→ **Required work**
**1.** According to the passage on mining in Goa, in what year did the Chief Minister say auctioning would take place?
**2.** Summarize the passage on mining in Goa in two sentences.
**3.** Extend the passage on mining in Goa, picking up after its final sentence.

Recently, on March 31, before the start of new financial year 2016-17, the Chief Minister, announced that mines in Goa will be auctioned in future and that they no longer will be approved through the Goa Grant of Mining Lease Policy 2014. The Chief Minister said that auctioning will be in 2027 when the leases expire and it is as per provisions made in the Central Mines and Mineral (Development and Regulation) Act. The state Mining Lease Policy is no longer necessary, said the Chief Minister.

It is an important announcement that changes the mining situation forever. Goa’s mining industry is now open to all. The jumbo, metal conglomerates that are constantly on the look-out for any new mineral blocks, like Jindals, Essar, etc., could be new mine owners in future. It is a scenario to mull over, considering the small dimensions of the state.

Reactions to the announcement from industry are varied. While some companies have said that the government is only following a central law, others are cautious in expressing opinion. They do not want to be reminded of auction after getting their lease renewed lately and escaping competitive bidding. Companies are awaiting Supreme Court verdict on a petition filed by an NGO challenging the lease renewals by the state. Further they are also caught up with re-start activities after mines remained closed for nearly four years.

Response from mining stakeholders indicates that they are in favour of auctions. Stakeholders, viz. the truckers, the equipment operators, barge owners, laid-off employees, etc., say that they don’t care who are the new lease owners. All they want is mining leases to be operating in future so that there is work enough for all. Stakeholders said that they are fed up of lack-luster manner in which mining resumption is being taken up by the companies. Some stakeholders also feel that auction is just a threat to the industry and that the government will do a “back-track” when the time is up for leases.

→ **Dataset content**

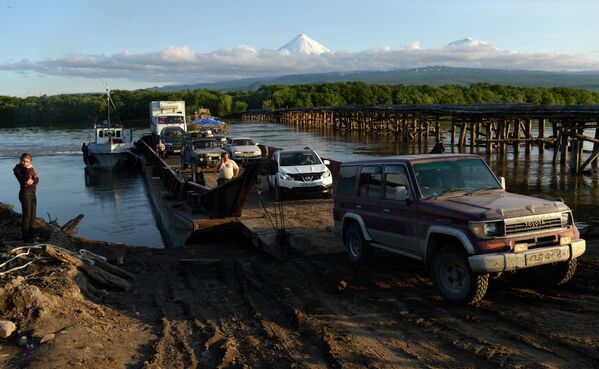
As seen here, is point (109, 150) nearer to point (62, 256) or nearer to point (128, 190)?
point (128, 190)

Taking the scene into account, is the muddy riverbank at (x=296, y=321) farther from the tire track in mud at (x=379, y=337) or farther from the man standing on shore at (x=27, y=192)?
the man standing on shore at (x=27, y=192)

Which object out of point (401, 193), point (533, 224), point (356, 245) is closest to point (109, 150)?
point (356, 245)

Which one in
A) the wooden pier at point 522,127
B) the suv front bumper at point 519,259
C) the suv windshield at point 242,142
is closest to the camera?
the suv front bumper at point 519,259

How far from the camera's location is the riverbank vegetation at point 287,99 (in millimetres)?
110875

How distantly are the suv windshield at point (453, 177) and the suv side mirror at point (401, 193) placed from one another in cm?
22

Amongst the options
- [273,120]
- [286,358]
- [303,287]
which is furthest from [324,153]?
[273,120]

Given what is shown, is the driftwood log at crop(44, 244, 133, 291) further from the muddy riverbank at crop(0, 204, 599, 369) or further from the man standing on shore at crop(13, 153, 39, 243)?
the man standing on shore at crop(13, 153, 39, 243)

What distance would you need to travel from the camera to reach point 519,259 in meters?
6.98

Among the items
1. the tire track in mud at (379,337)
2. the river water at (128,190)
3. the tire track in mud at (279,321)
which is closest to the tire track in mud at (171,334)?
the tire track in mud at (279,321)

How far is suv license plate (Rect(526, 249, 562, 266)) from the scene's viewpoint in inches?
277

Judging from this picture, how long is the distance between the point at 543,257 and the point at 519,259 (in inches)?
15.0

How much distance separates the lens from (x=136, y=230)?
21.4 metres

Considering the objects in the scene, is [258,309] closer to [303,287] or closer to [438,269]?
[303,287]

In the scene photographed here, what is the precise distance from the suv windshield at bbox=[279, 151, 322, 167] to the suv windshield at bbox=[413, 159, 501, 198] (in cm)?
1035
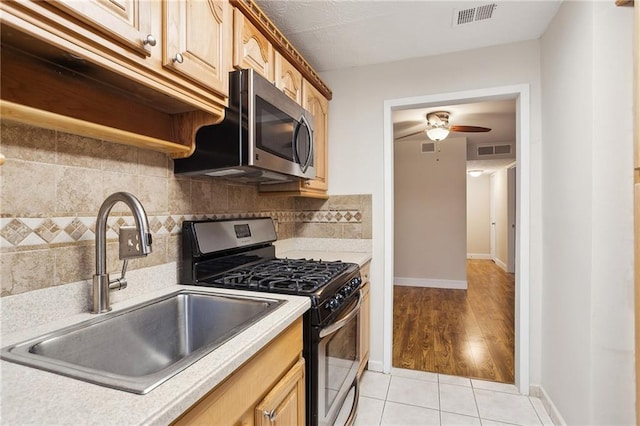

→ **Expected results**
**1.** In 2027, when the leases expire.

**2.** On March 31, the Chief Minister announced that Goa's mines will be auctioned in 2027, when the leases expire, under the central mining act rather than approved through the state's 2014 lease policy, which opens the industry to large metal conglomerates. Companies have reacted in varied and cautious ways while they await a Supreme Court verdict on their lease renewals, whereas stakeholders such as truckers and laid-off employees favor auctions as long as mines operate, though some see the plan as a threat the government may back away from.

**3.**
Meanwhile sources at the department of mines, said that auctions require geological survey along with host of studies. The state lacks geologists to properly assess the ore reserves, said sources.

Mining in Goa shut down operations in September 2012. Currently all permissions to restart have been received but slump in international price of ore is taken off the shine of resumption. Further 2027 looks too distant when we are facing lost market and other issues, says a small mine owner. Further the amended MMDR that looked tough appears to be softening in stance. It drafted a new set of rules Mineral Concession Rules 2016 that gives flexibility for selling auctioned leases along with other relaxations.

By 2027 the legislation could change again on lease ownership. In the meantime our hands are full with resuming mining operations, said the small mine owner.

Just 5.6 million tons of ore have been mined by 88 mining leases in Goa after permission was given to restart. The government earned Rs 36 crore on royalty through fresh mining.


The Mines and Minerals (Development and Regulation) Amendment Act (MMDR), 2015, that was passed by the parliament on 20 March 2015 is deemed to come into force from January 12 2015. It has several important regulations of which auctioning of iron ore and non-coal mineral mines by a state is a major clause. Purpose of auction is to bring transparency in the lease allocation process and also to increase the earnings of the state. Latest update is that six mines have been auctioned so far, in Odisha, Chattisghar and Jaharkhand. This includes two blocks of limestone in Jharkhand, two blocks of limestone and one block of gold in Chattisagharh and one block of iron ore in Orissa , a move, that will get the state governments Rs 18,107 crore in revenues over the next 50 years.

The last successful auction bid was by Essar Steel which got the first iron ore block put up for e-auction by the Orissa government. The block has reserves of 99.54 million tons of iron ore and was picked up by Essar at a reported cost of Rs 11,300 crore to the Odisha government. This revenue includes royalty of around Rs 2,779 crore, DMF contribution of Rs 278 crore, NMET contribution of Rs 56 crore. The total estimated value of the iron ore reserve is about Rs 18,500 crore, according to reports.


After the 2015 amendment to the MMRD Act all leases are deemed to expire in 2020, till the date of renewal or 50 years from the date of grant of the lease whichever is later. Thereafter the leases will have to be auctioned as per the amendment. Do I see new people coming into Goa mining? Only time will tell who is the winner.”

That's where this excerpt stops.